Wojna przeciwko Ukrainie różni się od poprzednich rosyjskich konfliktów nie tylko skalą, ale i strukturą uczestniczących w niej sił. Jak wynika z danych rosyjskich służb penitencjarnych, od 2022 roku na front wysłano od 120 do 180 tysięcy skazanych przestępców. To właśnie ta grupa budzi największe obawy władz i społeczeństwa.

Reuters za przykład podaje Azamata Iskalijewa, który po ułaskawieniu za zabójstwo żony został wysłany na front, a po powrocie zamordował swoją byłą partnerkę, bo odrzuciła jego zaloty.
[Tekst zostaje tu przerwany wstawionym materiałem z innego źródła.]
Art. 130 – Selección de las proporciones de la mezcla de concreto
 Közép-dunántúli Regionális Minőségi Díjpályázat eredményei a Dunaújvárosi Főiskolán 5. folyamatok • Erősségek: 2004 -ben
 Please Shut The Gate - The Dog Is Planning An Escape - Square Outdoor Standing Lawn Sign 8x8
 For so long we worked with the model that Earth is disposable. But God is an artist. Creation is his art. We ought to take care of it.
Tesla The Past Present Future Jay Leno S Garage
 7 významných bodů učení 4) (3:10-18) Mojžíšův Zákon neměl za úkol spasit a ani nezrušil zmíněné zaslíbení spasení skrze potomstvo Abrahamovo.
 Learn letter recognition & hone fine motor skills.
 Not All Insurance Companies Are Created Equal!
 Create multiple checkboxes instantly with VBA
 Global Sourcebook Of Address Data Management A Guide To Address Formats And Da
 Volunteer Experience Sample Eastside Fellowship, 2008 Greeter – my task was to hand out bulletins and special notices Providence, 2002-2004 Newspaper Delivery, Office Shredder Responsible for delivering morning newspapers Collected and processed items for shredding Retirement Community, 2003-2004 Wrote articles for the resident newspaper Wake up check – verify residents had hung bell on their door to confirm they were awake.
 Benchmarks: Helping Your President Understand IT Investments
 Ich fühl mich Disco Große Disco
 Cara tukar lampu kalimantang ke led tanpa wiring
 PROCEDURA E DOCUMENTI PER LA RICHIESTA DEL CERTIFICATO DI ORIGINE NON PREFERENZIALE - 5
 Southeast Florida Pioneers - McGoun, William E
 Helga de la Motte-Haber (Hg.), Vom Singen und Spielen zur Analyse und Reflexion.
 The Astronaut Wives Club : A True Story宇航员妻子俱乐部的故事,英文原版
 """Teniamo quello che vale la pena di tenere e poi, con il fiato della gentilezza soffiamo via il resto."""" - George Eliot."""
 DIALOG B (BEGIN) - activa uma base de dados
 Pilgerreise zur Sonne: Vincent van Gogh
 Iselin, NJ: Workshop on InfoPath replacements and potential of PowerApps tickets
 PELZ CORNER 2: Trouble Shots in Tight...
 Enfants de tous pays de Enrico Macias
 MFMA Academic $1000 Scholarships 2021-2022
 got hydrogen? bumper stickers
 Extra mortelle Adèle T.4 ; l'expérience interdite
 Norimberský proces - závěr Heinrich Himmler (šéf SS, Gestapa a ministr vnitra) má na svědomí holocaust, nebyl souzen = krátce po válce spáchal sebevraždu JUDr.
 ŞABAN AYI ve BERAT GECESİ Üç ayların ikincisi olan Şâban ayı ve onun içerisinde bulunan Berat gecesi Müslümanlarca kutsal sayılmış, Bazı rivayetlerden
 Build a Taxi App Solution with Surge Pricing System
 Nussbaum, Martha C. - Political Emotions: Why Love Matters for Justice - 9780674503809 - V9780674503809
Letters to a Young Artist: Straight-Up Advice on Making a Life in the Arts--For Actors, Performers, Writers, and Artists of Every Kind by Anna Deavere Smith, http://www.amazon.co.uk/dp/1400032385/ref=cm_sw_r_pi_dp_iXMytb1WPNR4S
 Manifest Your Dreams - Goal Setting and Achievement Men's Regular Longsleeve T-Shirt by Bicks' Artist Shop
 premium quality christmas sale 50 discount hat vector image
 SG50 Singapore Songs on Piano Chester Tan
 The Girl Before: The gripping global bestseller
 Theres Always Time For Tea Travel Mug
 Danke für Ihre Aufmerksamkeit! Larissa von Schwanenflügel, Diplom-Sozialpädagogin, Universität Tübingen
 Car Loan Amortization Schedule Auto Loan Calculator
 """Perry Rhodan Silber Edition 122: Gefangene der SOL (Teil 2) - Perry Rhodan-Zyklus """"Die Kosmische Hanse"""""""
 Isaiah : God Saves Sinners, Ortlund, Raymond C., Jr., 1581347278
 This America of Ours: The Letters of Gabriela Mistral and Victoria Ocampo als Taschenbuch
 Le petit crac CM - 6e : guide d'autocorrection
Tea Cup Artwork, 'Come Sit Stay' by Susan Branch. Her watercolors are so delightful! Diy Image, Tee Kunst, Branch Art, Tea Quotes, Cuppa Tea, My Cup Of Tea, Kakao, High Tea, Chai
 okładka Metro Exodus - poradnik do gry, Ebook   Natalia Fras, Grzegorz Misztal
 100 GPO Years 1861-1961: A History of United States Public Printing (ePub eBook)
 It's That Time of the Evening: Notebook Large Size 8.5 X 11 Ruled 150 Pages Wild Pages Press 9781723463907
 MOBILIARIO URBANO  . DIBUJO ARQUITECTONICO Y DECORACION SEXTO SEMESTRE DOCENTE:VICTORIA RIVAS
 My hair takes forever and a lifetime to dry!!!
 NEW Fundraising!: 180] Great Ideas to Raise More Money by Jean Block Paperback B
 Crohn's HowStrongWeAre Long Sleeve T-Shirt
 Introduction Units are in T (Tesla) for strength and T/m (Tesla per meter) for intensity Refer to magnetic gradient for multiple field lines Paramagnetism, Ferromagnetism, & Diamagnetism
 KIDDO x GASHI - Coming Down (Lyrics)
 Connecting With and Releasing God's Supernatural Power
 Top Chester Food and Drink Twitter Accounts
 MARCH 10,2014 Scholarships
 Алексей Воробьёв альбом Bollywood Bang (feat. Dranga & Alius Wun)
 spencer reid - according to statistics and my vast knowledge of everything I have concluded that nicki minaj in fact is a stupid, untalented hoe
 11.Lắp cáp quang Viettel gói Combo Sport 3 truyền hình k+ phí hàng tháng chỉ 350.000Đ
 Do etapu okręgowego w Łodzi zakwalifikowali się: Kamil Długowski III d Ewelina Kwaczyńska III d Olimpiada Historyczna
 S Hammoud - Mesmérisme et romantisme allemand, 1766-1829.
To pokazuje, jak poważne konsekwencje mogą mieć decyzje o angażowaniu kryminalistów w działania wojenne. Według niezależnego rosyjskiego magazynu Wiorstka, żołnierze wracający z frontu zamordowali w Rosji co najmniej 242 osoby, a kolejnych 227 zostało rannych.

Eksperci zwracają uwagę, że powrót weteranów to nie tylko kwestia bezpieczeństwa, ale także ogromne wyzwanie społeczne i ekonomiczne. Wielu z nich wróci z poważnymi problemami psychicznymi, inni będą sfrustrowani i rozczarowani warunkami życia w cywilu. Po ewentualnym zakończeniu wojny do kraju wrócą kryminaliści, a także ludzie sfrustrowani i zaburzeni. Inni staną się z czasem rozczarowani gorszymi zarobkami w cywilu - podkreślają analitycy.

Dla porównania, żołd rekruta z Moskwy wynosi rocznie równowartość 65 tysięcy dolarów, a sama premia za zaciągnięcie się do wojska to ekwiwalent 24 tysięcy dolarów, czyli niemal tyle, ile wynosi średnia roczna pensja w stolicy Rosji. Po powrocie do cywila wielu z nich może mieć trudności z odnalezieniem się w rzeczywistości, co dodatkowo zwiększa ryzyko wzrostu przestępczości i niepokojów społecznych.

Kreml szuka rozwiązań

W obliczu narastających zagrożeń, władze rosyjskie już teraz podejmują działania mające na celu "zagospodarowanie" weteranów. Według źródeł zbliżonych do Kremla, prezydent Putin nakazał opracowanie programów społecznych, które mają pomóc byłym żołnierzom odnaleźć się w nowej rzeczywistości. W planach jest m.in. angażowanie ich w działalność we władzach lokalnych czy organizacjach społecznych.

Putin nazywa weteranów "wojownikami" i "prawdziwą elitą", jednak eksperci nie mają złudzeń, że skala problemu może przerosnąć możliwości państwa. Gregory Feifer, autor książki o sowieckiej inwazji w Afganistanie, podkreśla, że wojna przeciw Ukrainie była znacznie bardziej krwawa niż operacja afgańska, gdzie zginęło około 15 tysięcy Rosjan. Powrót żołnierzy z frontu ukraińskiego grozi znaczenie większymi niepokojami społecznymi, niż fala przemocy z lat 90. - ostrzega Feifer.